Umsatz pro Mandant sinkt leicht

Insgesamt betreuten Einzelkanzleien im Jahr 2011, auf das die letzte ausgewertete STAX-Umfrage Bezug nimmt, knapp 220 Mandate; bei Sozietäten waren es durchschnittlich knapp 450 (im Gesamtdurchschnitt 313). Verloren gingen davon im Schnitt sechs Mandate (vier in Einzelkanzleien), gewonnen wurden 15 (13 in Einzelkanzleien). Vergleicht man dies nun mit der Umsatzentwicklung der Kanzleien laut Umsatzsteuerstatistik des Statistischen Bundesamts (–0,49 Prozent in 2011), so stellt man fest, dass diese damit nicht Schritt halten kann. Zieht man zudem mit in Betracht, dass Kanzleiumsätze aus Mandatsgewinnen möglicherweise erst im Folgejahr wirksam werden und betrachtet das Jahr 2012, so ergibt sich ein durchschnittliches Umsatzwachstum von 2,8 Prozent pro Kanzlei. Vergleicht man nun den prozentualen durchschnittlichen Mandantenzugewinn (2,9 Prozent) damit, wird offenkundig, dass der durchschnittliche Umsatz pro Mandat leicht abnimmt. In der Einzelkanzlei ist dieses Phänomen deutlich stärker ausgeprägt.

Kostendruck nimmt zu

Auch der Steuerberater ist ein Kostenpunkt, der dem Rotstift zum Opfer fallen kann.

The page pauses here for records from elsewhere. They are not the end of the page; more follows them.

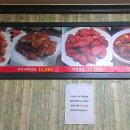 진주통닭 이미지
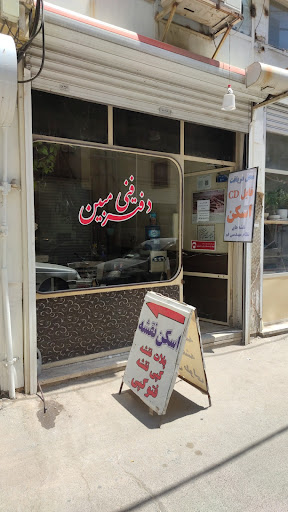 دفتر فنی مبین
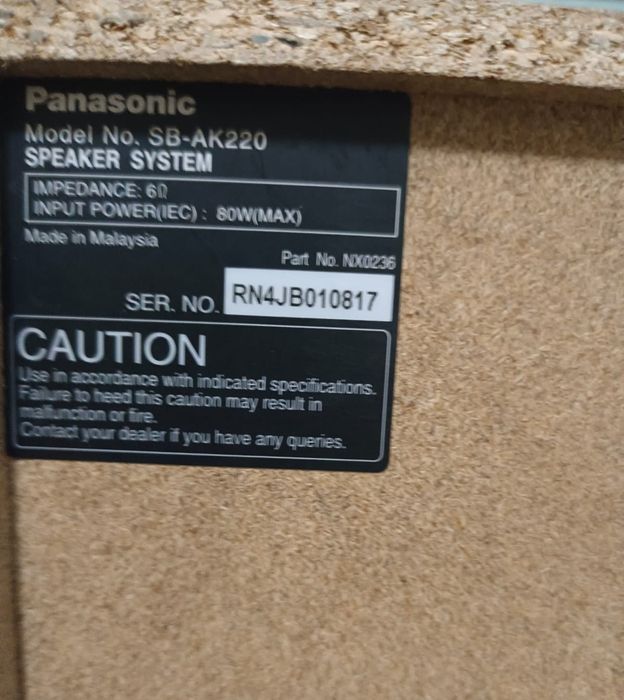 Музыкальный центр Panasonic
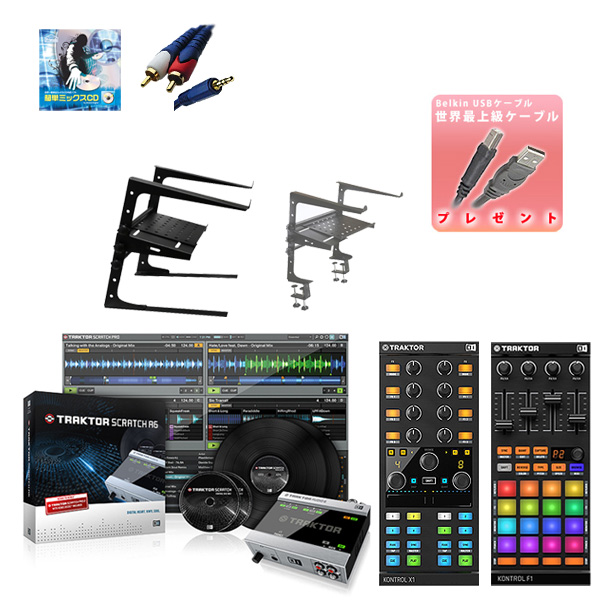 TRAKTOR SCRATCH A6 & KONTROL X1 MK2 / F1 オススメAセット 4大特典セット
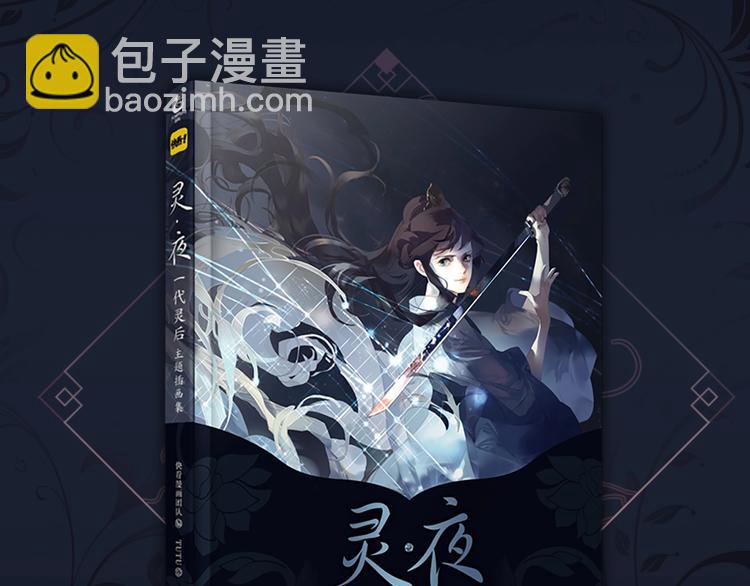 《一代灵后主题画集-灵&middot;夜》-第126话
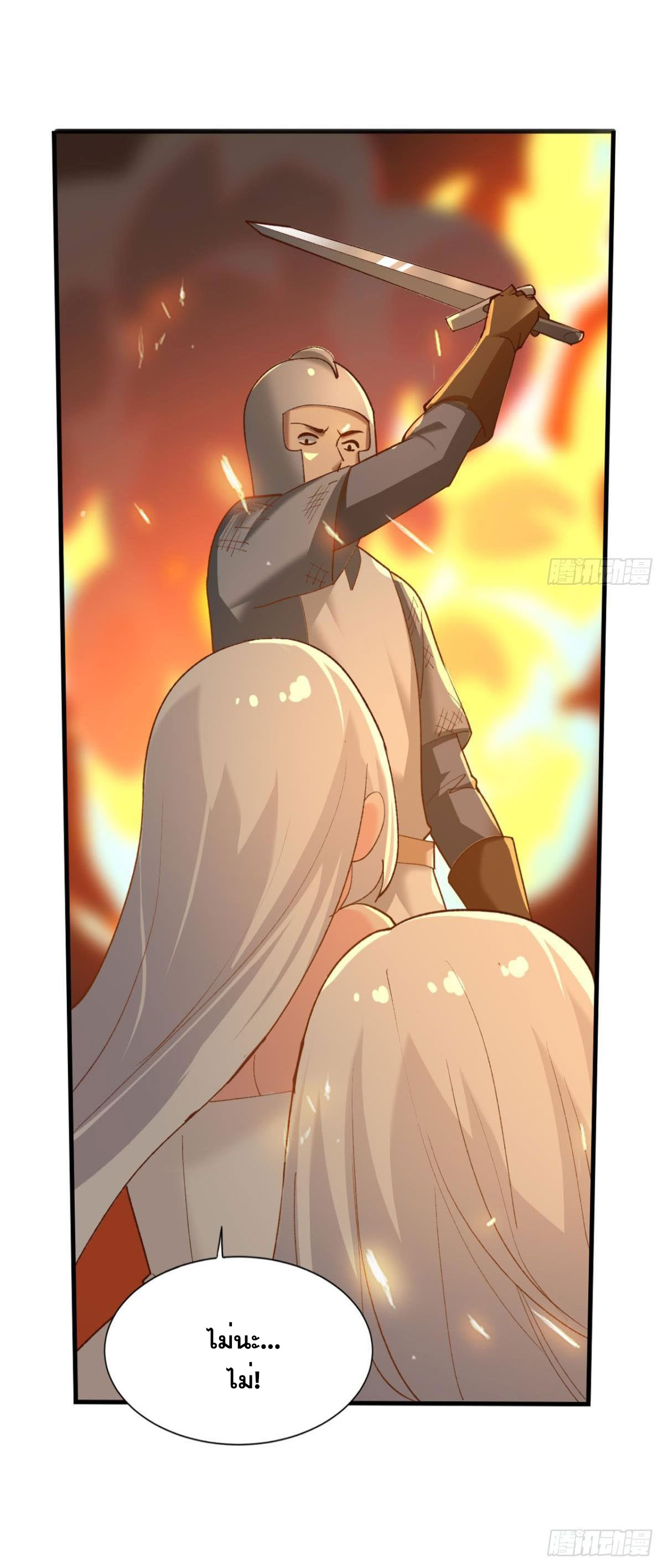 แก้วิกฤตแห่งสวรรค์ ตอนที่ 31 หน้า 13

Dies hat vielfältige Ursachen. Zum einen steigt der Kostendruck innerhalb der Mandantenunternehmen. Der Steuerberater ist dabei auch einer der Kostenpunkte, die dem Rotstift zum Opfer fallen. Zwar werden eher selten unmittelbar die Ausgaben für ihn gekürzt, wohl aber wird das Budget gedeckelt und in der Folge auf Leistungen verzichtet. Wie sich der Kostendruck heute in den Unternehmen auswirkt und welche Erwartungen ihre Lenker für die Zukunft haben, offenbaren zahlreiche Studien. So sparen deutsche Unternehmen nach einer Umfrage der Beratungsgesellschaft Ernst & Young sogar an Investitionen für Digitalisierung, insbesondere die Automobilbranche tut dies. Besonders stark betroffen vom Kostendruck sind auch die Energie- oder die Logistikbranche. Doch nicht nur die finanzielle Situation der einzelnen Betriebe, auch die Struktur des Mittelstands selbst verändert sich. So bilden sich neben den Großunternehmen immer mehr zwar mittelstandsähnliche, aber lediglich rechtlich selbstständige Einheiten heraus, die als Mandanten für kleine und mittelständische Steuerkanzleien durch die starke Bindung an einen Konzern eher weniger infrage kommen. Gleichzeitig schwindet die Basis der wirtschaftlich gesunden kleineren Unternehmen, die Steuerberater traditionell betreuen. Diese haben laut einer Studie des Instituts der deutschen Wirtschaft in Köln ebenso wie die Großbetriebe in den vergangenen Jahren Beschäftigte verloren. Wohl als Mandate zu gewinnen, aber weniger lukrativ sind die zahlreichen Einzelselbständigen, die in einigen Branchen immer stärker an Bedeutung gewinnen. Hinzu kommt eine wachsende Zahl von Familienbetrieben von Inhabern mit Migrationshintergrund.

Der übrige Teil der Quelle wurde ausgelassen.